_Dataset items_
------

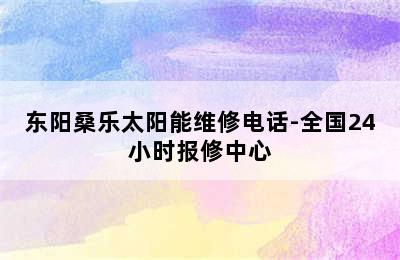 东阳桑乐太阳能维修电话-全国24小时报修中心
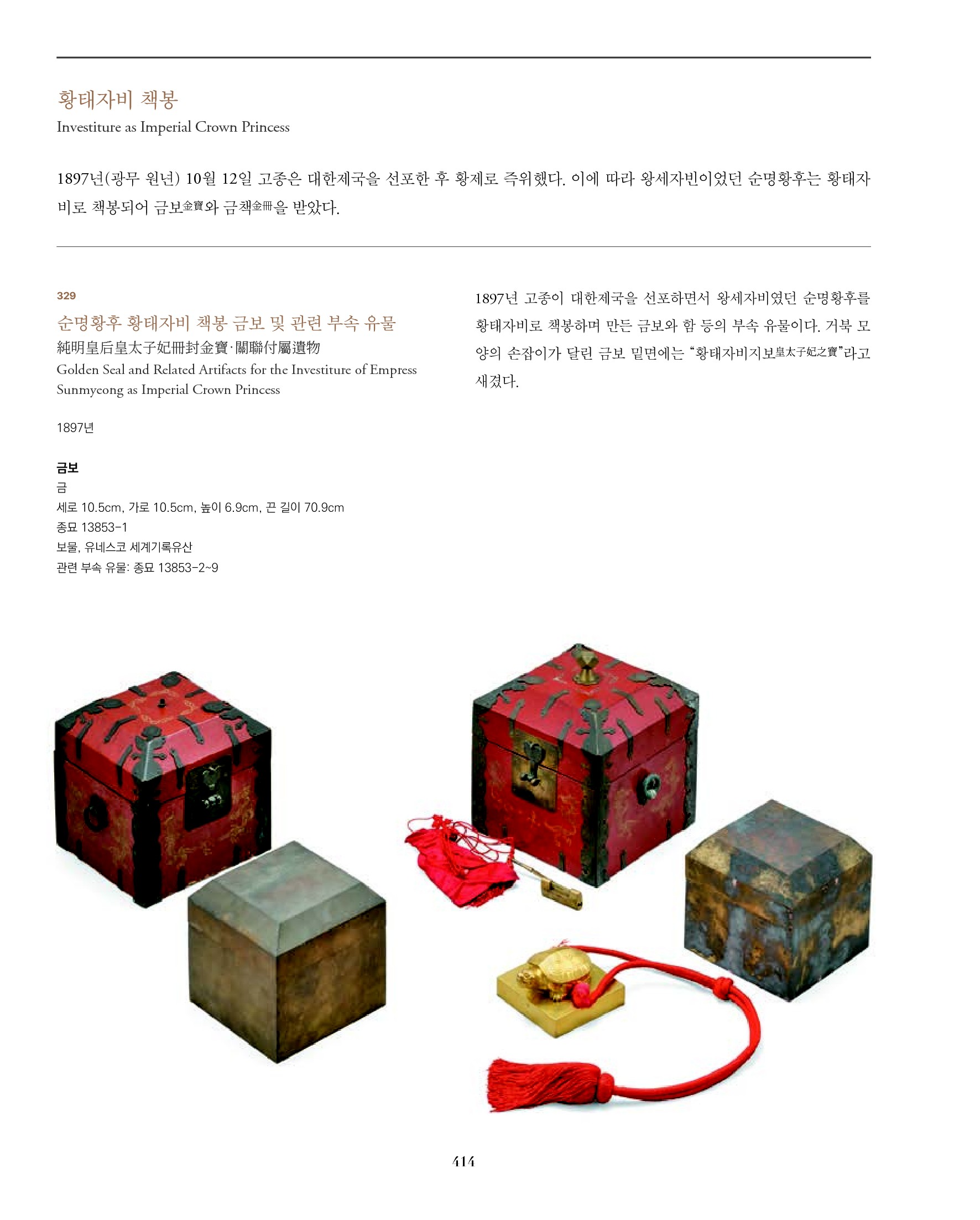 황태자비 책봉
Investiture as Imperial Crown Princess

1897년(광무 원년) 10월 12일 고종은 대한제국을 선포한 후 황제로 즉위했다. 이에 따라 왕세자빈이었던 순명황후는 황태자비로 책봉되어 금보金寶와 금책金冊을 받았다.

329
순명황후 황태자비 책봉 금보 및 관련 부속 유물
純明皇后皇太子妃冊封金寶·關聯付屬遺物
Golden Seal and Related Artifacts for the Investiture of Empress Sunmyeong as Imperial Crown Princess

1897년

금보
금
세로 10.5cm, 가로 10.5cm, 높이 6.9cm, 끈 길이 70.9cm
종묘 13853-1
보물, 유네스코 세계기록유산
관련 부속 유물: 종묘 13853-2~9

1897년 고종이 대한제국을 선포하면서 왕세자비였던 순명황후를 황태자비로 책봉하며 만든 금보와 함 등의 부속 유물이다. 거북 모양의 손잡이가 달린 금보 밑면에는 "황태자비지보皇太子妃之寶"라고 새겼다.

414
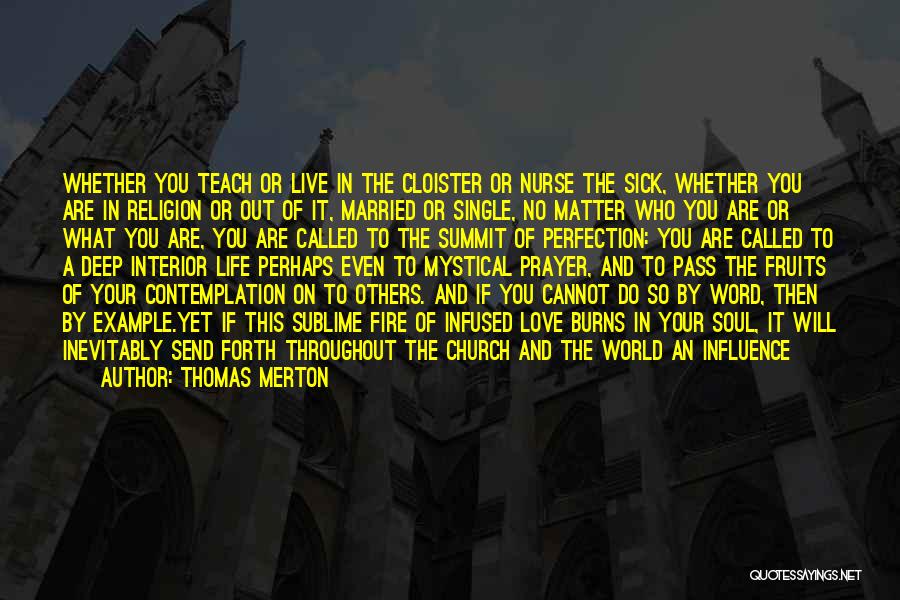 WHETHER YOU TEACH OR LIVE IN THE CLOISTER OR NURSE THE SICK, WHETHER YOU ARE IN RELIGION OR OUT OF IT, MARRIED OR SINGLE, NO MATTER WHO YOU ARE OR WHAT YOU ARE, YOU ARE CALLED TO THE SUMMIT OF PERFECTION: YOU ARE CALLED TO A DEEP INTERIOR LIFE PERHAPS EVEN TO MYSTICAL PRAYER, AND TO PASS THE FRUITS OF YOUR CONTEMPLATION ON TO OTHERS. AND IF YOU CANNOT DO SO BY WORD, THEN BY EXAMPLE.YET IF THIS SUBLIME FIRE OF INFUSED LOVE BURNS IN YOUR SOUL, IT WILL INEVITABLY SEND FORTH THROUGHOUT THE CHURCH AND THE WORLD AN INFLUENCE

AUTHOR: THOMAS MERTON

QUOTESSAYINGS.NET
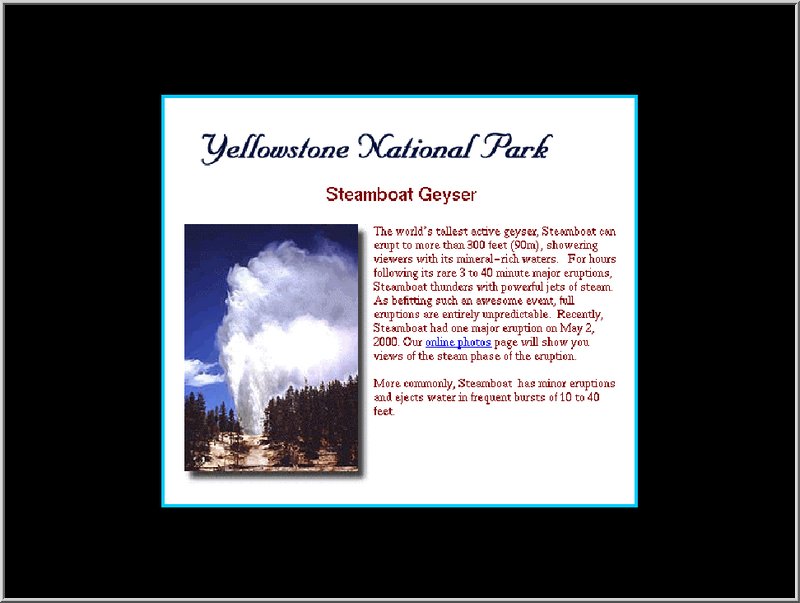 Yellowstone National Park

Steamboat Geyser

The world's tallest active geyser, Steamboat can erupt to more than 300 feet (90m), showering viewers with its mineral-rich waters. For hours following its rare 3 to 40 minute major eruptions, Steamboat thunders with powerful jets of steam. As befitting such an awesome event, full eruptions are entirely unpredictable. Recently, Steamboat had one major eruption on May 2, 2000. Our online photos page will show you views of the steam phase of the eruption.

More commonly, Steamboat has minor eruptions and ejects water in frequent bursts of 10 to 40 feet.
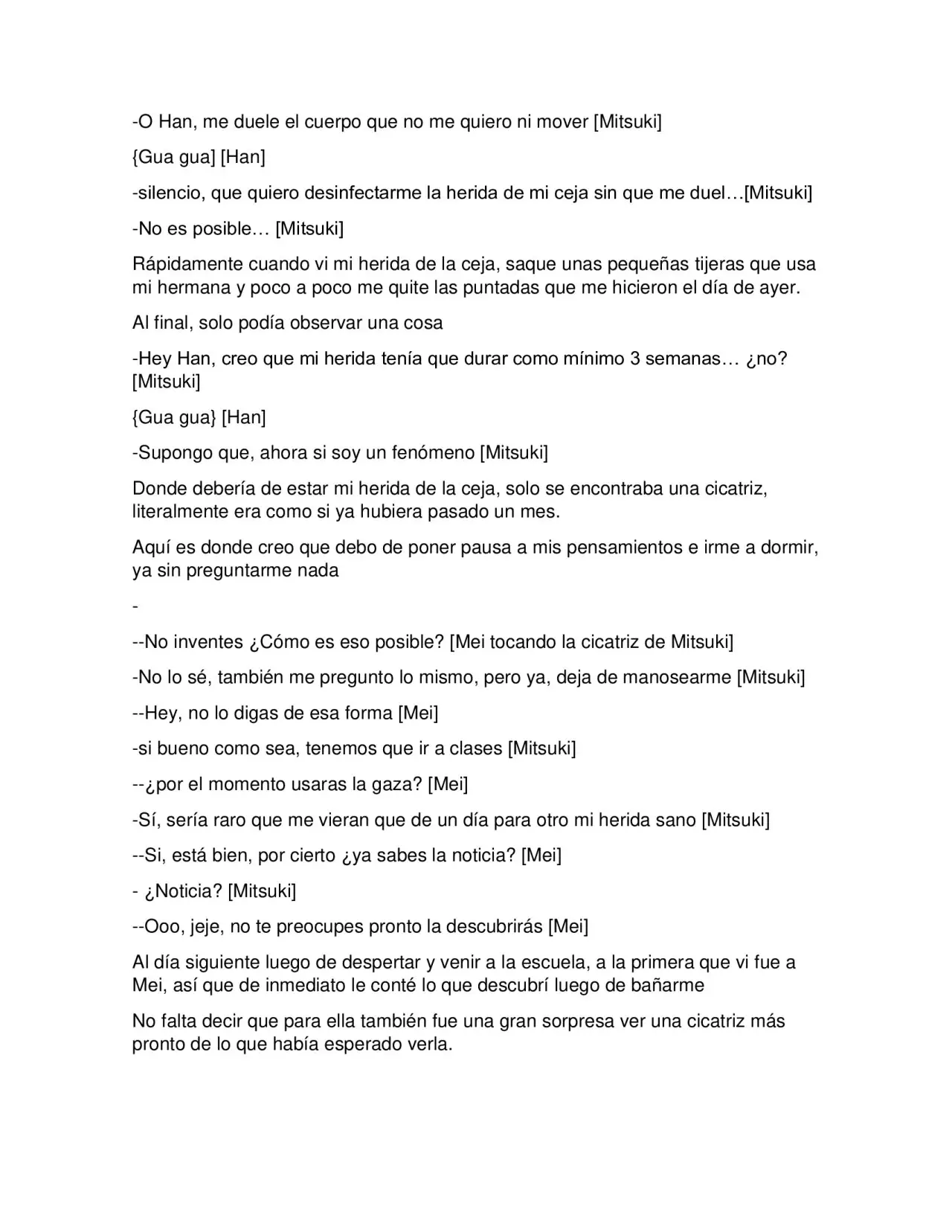 -O Han, me duele el cuerpo que no me quiero ni mover [Mitsuki]

{Gua gua] [Han]

-silencio, que quiero desinfectarme la herida de mi ceja sin que me duel…[Mitsuki]

-No es posible… [Mitsuki]

Rápidamente cuando vi mi herida de la ceja, saque unas pequeñas tijeras que usa mi hermana y poco a poco me quite las puntadas que me hicieron el día de ayer.

Al final, solo podía observar una cosa

-Hey Han, creo que mi herida tenía que durar como mínimo 3 semanas… ¿no? [Mitsuki]

{Gua gua} [Han]

-Supongo que, ahora si soy un fenómeno [Mitsuki]

Donde debería de estar mi herida de la ceja, solo se encontraba una cicatriz, literalmente era como si ya hubiera pasado un mes.

Aquí es donde creo que debo de poner pausa a mis pensamientos e irme a dormir, ya sin preguntarme nada

-

--No inventes ¿Cómo es eso posible? [Mei tocando la cicatriz de Mitsuki]

-No lo sé, también me pregunto lo mismo, pero ya, deja de manosearme [Mitsuki]

--Hey, no lo digas de esa forma [Mei]

-si bueno como sea, tenemos que ir a clases [Mitsuki]

--¿por el momento usaras la gaza? [Mei]

-Sí, sería raro que me vieran que de un día para otro mi herida sano [Mitsuki]

--Si, está bien, por cierto ¿ya sabes la noticia? [Mei]

- ¿Noticia? [Mitsuki]

--Ooo, jeje, no te preocupes pronto la descubrirás [Mei]

Al día siguiente luego de despertar y venir a la escuela, a la primera que vi fue a Mei, así que de inmediato le conté lo que descubrí luego de bañarme

No falta decir que para ella también fue una gran sorpresa ver una cicatriz más pronto de lo que había esperado verla.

------

In your copy, please omit the pictures and print every line of the records exactly.

_Answer to this problem_
 东阳桑乐太阳能维修电话-全国24小时报修中心
 황태자비 책봉
Investiture as Imperial Crown Princess

1897년(광무 원년) 10월 12일 고종은 대한제국을 선포한 후 황제로 즉위했다. 이에 따라 왕세자빈이었던 순명황후는 황태자비로 책봉되어 금보金寶와 금책金冊을 받았다.

329
순명황후 황태자비 책봉 금보 및 관련 부속 유물
純明皇后皇太子妃冊封金寶·關聯付屬遺物
Golden Seal and Related Artifacts for the Investiture of Empress Sunmyeong as Imperial Crown Princess

1897년

금보
금
세로 10.5cm, 가로 10.5cm, 높이 6.9cm, 끈 길이 70.9cm
종묘 13853-1
보물, 유네스코 세계기록유산
관련 부속 유물: 종묘 13853-2~9

1897년 고종이 대한제국을 선포하면서 왕세자비였던 순명황후를 황태자비로 책봉하며 만든 금보와 함 등의 부속 유물이다. 거북 모양의 손잡이가 달린 금보 밑면에는 "황태자비지보皇太子妃之寶"라고 새겼다.

414
 WHETHER YOU TEACH OR LIVE IN THE CLOISTER OR NURSE THE SICK, WHETHER YOU ARE IN RELIGION OR OUT OF IT, MARRIED OR SINGLE, NO MATTER WHO YOU ARE OR WHAT YOU ARE, YOU ARE CALLED TO THE SUMMIT OF PERFECTION: YOU ARE CALLED TO A DEEP INTERIOR LIFE PERHAPS EVEN TO MYSTICAL PRAYER, AND TO PASS THE FRUITS OF YOUR CONTEMPLATION ON TO OTHERS. AND IF YOU CANNOT DO SO BY WORD, THEN BY EXAMPLE.YET IF THIS SUBLIME FIRE OF INFUSED LOVE BURNS IN YOUR SOUL, IT WILL INEVITABLY SEND FORTH THROUGHOUT THE CHURCH AND THE WORLD AN INFLUENCE

AUTHOR: THOMAS MERTON

QUOTESSAYINGS.NET
 Yellowstone National Park

Steamboat Geyser

The world's tallest active geyser, Steamboat can erupt to more than 300 feet (90m), showering viewers with its mineral-rich waters. For hours following its rare 3 to 40 minute major eruptions, Steamboat thunders with powerful jets of steam. As befitting such an awesome event, full eruptions are entirely unpredictable. Recently, Steamboat had one major eruption on May 2, 2000. Our online photos page will show you views of the steam phase of the eruption.

More commonly, Steamboat has minor eruptions and ejects water in frequent bursts of 10 to 40 feet.
 -O Han, me duele el cuerpo que no me quiero ni mover [Mitsuki]

{Gua gua] [Han]

-silencio, que quiero desinfectarme la herida de mi ceja sin que me duel…[Mitsuki]

-No es posible… [Mitsuki]

Rápidamente cuando vi mi herida de la ceja, saque unas pequeñas tijeras que usa mi hermana y poco a poco me quite las puntadas que me hicieron el día de ayer.

Al final, solo podía observar una cosa

-Hey Han, creo que mi herida tenía que durar como mínimo 3 semanas… ¿no? [Mitsuki]

{Gua gua} [Han]

-Supongo que, ahora si soy un fenómeno [Mitsuki]

Donde debería de estar mi herida de la ceja, solo se encontraba una cicatriz, literalmente era como si ya hubiera pasado un mes.

Aquí es donde creo que debo de poner pausa a mis pensamientos e irme a dormir, ya sin preguntarme nada

-

--No inventes ¿Cómo es eso posible? [Mei tocando la cicatriz de Mitsuki]

-No lo sé, también me pregunto lo mismo, pero ya, deja de manosearme [Mitsuki]

--Hey, no lo digas de esa forma [Mei]

-si bueno como sea, tenemos que ir a clases [Mitsuki]

--¿por el momento usaras la gaza? [Mei]

-Sí, sería raro que me vieran que de un día para otro mi herida sano [Mitsuki]

--Si, está bien, por cierto ¿ya sabes la noticia? [Mei]

- ¿Noticia? [Mitsuki]

--Ooo, jeje, no te preocupes pronto la descubrirás [Mei]

Al día siguiente luego de despertar y venir a la escuela, a la primera que vi fue a Mei, así que de inmediato le conté lo que descubrí luego de bañarme

No falta decir que para ella también fue una gran sorpresa ver una cicatriz más pronto de lo que había esperado verla.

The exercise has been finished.